#### [SUPPLIED TEXT]
------------

Please have a look at #1419

There is no concrete solution for your problems but further resources to read. The pattern matching rules of rsync are not easy.

EDIT: Took some time to understand your problem. We have to take a closer look into the related rsync rules. I assume that there is a solution for your case without modifying BITs behavior in ordering include/excludes.

EDIT2: This pattern matching with rsync always gives me a headache.

buhtz avatar Apr 06 '23 20:04 buhtz

Hi, thanks for the response :-)

i found this article helpful too: https://zingbretsen.com/blog/rsync-include-exclude that's how i figured out how to edit the command and have it work when running manually.

i went down a bit of a rabbit hole last night, ran a bunch of rsync commands, and i'm pretty sure i have it figured out. sorry this a bit of an info dump.

i believe it is a simple internal fix and is half the solution to #561

Expected Behavior:

  • included files should always be included in backup
  • included folders should always be included in backup
  • children of included folders should be included unless excluded
  • excluded files should be excluded unless explicitly included
  • excluded folders should be excluded unless explicitly included
  • children of excluded folders should be excluded unless explicitly included

rsync: include & exclude

  • once something is included ~~it is in unless excluded~~ it cannot be excluded. (edit)
    • it's children will be included unless excluded, hence the universal exclude at the end. (edit)
  • once something is excluded it cannot be included.
  • for rsync to include something, it needs to "see" it. so all of the parent directories need to be included as well.

------------

#### [WRITTEN EXERCISE]
Copy the passage of the rsync thread starting with "Please have a" and going on through "the response :-)", word for word.

------------

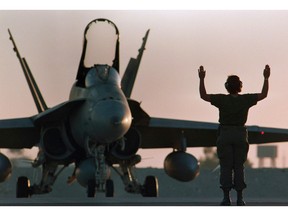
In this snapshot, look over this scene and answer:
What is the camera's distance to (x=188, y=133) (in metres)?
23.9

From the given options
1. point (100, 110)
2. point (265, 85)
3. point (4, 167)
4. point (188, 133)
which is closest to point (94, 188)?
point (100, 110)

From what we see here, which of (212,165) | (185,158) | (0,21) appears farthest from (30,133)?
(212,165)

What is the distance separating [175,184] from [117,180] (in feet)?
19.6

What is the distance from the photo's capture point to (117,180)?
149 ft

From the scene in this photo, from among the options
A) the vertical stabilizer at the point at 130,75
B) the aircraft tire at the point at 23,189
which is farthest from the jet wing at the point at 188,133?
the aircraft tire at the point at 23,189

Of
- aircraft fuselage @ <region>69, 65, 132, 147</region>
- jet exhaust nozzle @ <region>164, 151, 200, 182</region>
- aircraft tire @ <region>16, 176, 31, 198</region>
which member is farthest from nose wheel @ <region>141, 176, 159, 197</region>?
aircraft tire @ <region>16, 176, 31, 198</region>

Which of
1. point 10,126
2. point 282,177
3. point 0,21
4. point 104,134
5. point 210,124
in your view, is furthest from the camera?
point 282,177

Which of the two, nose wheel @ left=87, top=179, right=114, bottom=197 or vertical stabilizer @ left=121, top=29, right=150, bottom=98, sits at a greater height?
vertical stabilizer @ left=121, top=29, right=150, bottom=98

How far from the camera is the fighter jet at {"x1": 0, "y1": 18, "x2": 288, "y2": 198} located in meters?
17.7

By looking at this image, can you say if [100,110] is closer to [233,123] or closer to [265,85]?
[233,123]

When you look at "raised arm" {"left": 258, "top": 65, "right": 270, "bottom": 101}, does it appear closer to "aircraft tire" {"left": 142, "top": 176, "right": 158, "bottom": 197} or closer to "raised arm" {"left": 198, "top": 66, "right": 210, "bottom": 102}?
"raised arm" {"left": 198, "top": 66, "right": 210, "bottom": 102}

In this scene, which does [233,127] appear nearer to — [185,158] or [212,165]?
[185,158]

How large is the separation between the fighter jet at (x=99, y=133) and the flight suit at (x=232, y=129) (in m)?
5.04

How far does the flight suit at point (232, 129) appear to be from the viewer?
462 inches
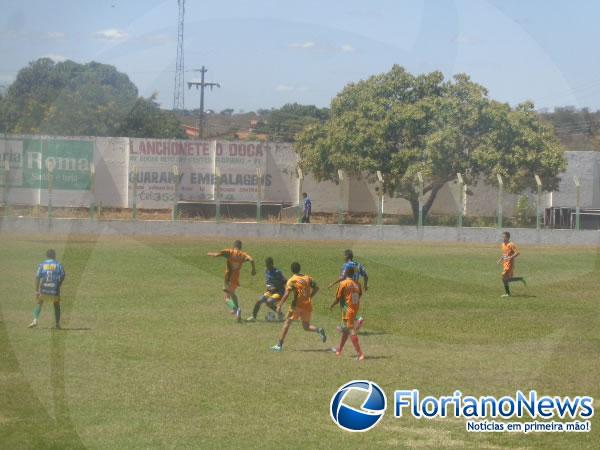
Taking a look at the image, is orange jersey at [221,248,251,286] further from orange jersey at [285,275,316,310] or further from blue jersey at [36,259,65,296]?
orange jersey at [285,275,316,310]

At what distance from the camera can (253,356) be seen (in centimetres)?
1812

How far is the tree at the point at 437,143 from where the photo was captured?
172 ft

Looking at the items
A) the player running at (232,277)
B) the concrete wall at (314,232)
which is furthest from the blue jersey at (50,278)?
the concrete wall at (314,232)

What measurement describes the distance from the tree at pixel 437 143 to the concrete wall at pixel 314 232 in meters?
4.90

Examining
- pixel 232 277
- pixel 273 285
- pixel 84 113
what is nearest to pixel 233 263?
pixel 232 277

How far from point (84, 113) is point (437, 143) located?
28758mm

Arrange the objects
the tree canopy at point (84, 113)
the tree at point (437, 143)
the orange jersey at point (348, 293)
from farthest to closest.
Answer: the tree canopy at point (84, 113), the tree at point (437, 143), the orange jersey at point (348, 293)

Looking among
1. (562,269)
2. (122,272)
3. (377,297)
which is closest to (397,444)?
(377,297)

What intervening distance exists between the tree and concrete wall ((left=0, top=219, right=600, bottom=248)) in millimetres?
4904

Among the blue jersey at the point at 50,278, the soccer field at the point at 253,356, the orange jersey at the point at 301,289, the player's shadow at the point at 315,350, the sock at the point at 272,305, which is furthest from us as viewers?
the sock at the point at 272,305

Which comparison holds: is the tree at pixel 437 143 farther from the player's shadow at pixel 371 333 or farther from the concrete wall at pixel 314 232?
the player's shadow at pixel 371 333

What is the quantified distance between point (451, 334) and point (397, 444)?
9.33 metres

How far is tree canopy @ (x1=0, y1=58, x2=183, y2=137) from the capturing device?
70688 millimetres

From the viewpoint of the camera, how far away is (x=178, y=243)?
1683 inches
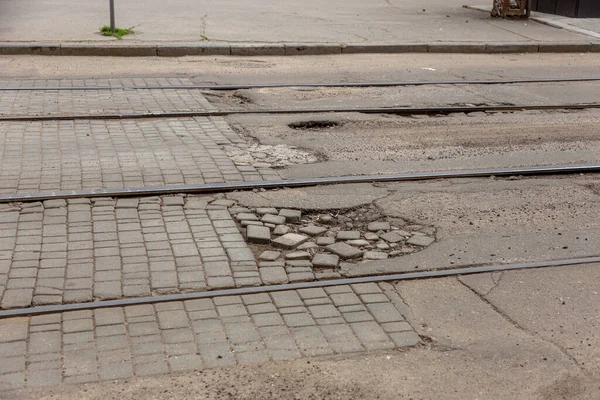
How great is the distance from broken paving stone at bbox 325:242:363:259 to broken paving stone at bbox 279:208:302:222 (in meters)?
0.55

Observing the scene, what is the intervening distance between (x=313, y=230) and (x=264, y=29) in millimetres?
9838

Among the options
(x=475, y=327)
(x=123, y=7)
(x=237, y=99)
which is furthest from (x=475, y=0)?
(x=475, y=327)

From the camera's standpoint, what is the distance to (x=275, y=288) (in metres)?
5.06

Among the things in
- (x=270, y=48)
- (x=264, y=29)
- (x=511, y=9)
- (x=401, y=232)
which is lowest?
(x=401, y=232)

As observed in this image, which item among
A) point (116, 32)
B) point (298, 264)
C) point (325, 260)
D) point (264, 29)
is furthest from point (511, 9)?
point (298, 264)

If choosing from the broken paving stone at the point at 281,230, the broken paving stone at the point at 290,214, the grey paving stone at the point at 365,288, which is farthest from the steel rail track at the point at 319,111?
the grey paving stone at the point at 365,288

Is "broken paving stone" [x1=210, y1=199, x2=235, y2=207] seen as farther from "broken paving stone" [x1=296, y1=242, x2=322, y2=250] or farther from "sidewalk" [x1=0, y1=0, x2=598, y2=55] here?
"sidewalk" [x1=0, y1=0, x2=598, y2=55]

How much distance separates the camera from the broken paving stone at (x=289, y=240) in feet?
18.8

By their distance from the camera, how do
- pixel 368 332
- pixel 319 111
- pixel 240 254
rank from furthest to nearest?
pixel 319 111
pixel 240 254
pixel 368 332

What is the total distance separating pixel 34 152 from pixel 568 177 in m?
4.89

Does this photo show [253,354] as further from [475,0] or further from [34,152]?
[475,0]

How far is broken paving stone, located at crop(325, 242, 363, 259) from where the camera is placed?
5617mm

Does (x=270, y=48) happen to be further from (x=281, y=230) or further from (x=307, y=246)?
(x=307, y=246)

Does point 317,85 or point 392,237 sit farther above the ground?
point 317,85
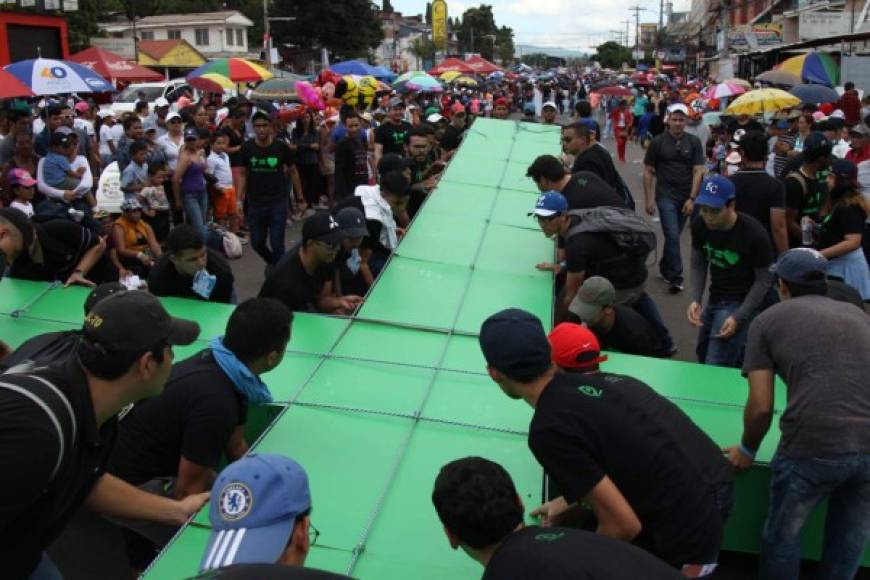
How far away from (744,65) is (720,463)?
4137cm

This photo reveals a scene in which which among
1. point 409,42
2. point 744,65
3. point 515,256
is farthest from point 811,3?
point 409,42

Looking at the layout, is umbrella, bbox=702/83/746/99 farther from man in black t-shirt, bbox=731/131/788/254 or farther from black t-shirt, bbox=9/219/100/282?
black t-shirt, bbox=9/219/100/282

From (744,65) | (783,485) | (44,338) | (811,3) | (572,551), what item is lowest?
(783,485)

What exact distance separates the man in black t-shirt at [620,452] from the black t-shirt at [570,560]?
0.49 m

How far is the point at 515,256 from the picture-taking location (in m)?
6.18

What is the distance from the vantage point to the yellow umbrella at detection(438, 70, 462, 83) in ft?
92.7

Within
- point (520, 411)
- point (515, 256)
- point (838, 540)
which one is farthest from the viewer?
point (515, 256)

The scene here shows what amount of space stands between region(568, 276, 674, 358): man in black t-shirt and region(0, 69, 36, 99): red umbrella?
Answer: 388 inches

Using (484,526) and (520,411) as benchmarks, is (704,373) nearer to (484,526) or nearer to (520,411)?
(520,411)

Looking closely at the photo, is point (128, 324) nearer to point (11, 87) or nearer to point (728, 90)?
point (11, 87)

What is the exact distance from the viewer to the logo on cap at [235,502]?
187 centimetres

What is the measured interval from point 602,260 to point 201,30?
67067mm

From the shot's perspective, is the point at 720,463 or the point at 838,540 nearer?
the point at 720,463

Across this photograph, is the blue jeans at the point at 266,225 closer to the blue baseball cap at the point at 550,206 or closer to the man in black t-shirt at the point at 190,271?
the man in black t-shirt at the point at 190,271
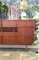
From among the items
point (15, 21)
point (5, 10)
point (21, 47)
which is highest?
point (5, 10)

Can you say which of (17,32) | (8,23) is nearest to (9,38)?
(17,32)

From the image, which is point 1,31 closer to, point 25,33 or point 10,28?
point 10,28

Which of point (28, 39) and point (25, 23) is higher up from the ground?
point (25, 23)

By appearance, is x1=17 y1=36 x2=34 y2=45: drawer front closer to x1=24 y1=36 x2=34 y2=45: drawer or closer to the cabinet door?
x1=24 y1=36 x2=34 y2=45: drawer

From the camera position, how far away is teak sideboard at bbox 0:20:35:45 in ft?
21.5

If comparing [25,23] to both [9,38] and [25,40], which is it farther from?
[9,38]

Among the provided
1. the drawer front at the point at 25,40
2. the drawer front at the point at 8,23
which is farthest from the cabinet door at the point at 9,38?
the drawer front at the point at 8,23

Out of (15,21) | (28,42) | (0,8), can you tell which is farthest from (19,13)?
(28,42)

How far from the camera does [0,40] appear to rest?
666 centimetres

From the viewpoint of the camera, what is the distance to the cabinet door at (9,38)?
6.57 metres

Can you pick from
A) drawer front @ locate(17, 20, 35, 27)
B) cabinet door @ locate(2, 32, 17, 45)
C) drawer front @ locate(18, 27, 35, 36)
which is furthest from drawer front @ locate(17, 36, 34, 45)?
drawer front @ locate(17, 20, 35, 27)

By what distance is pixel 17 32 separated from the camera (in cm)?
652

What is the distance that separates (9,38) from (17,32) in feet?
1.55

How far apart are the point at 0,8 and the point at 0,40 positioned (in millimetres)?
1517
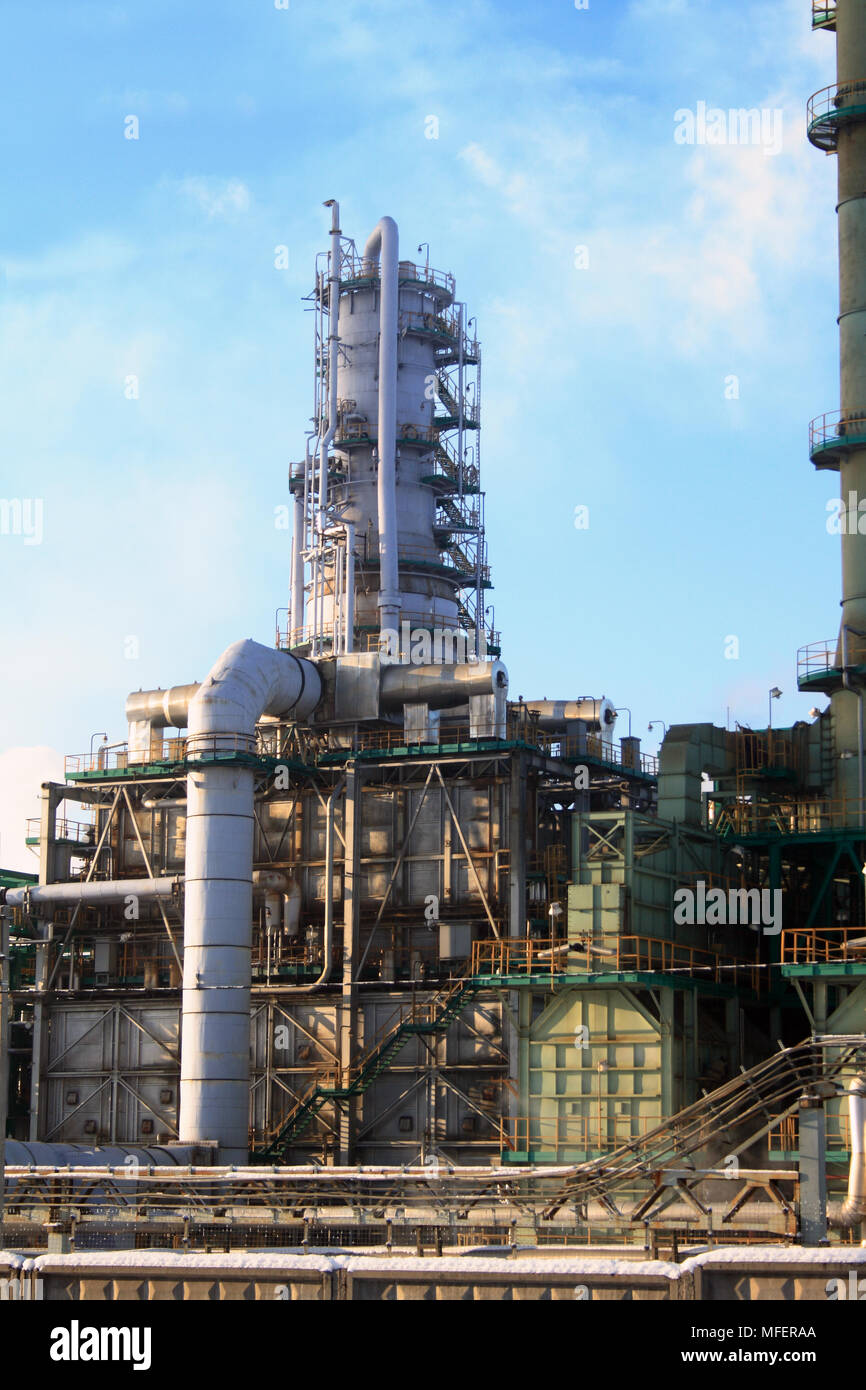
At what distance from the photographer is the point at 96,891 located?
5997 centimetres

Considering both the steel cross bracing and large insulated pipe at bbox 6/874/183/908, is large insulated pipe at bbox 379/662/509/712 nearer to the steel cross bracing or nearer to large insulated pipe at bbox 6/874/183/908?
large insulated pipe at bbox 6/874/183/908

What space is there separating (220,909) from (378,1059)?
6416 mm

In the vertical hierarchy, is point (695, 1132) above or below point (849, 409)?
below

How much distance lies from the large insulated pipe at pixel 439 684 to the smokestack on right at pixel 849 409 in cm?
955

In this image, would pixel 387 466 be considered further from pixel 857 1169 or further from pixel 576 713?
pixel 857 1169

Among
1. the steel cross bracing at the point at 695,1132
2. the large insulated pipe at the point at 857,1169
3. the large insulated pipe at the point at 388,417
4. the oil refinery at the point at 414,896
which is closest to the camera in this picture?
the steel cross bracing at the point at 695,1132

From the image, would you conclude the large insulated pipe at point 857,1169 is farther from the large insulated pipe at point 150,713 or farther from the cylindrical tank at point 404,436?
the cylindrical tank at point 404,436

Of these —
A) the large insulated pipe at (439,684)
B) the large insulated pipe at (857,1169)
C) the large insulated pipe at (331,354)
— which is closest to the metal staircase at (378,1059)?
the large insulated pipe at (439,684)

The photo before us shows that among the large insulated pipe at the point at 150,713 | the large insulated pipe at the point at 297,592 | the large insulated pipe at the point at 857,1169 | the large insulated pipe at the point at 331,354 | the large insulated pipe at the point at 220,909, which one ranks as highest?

------------

#### [PROBLEM SOLUTION]
Please have a look at #1419

There is no concrete solution for your problems but further resources to read. The pattern matching rules of rsync are not easy.

EDIT: Took some time to understand your problem. We have to take a closer look into the related rsync rules. I assume that there is a solution for your case without modifying BITs behavior in ordering include/excludes.

EDIT2: This pattern matching with rsync always gives me a headache.

buhtz avatar Apr 06 '23 20:04 buhtz

Hi, thanks for the response :-)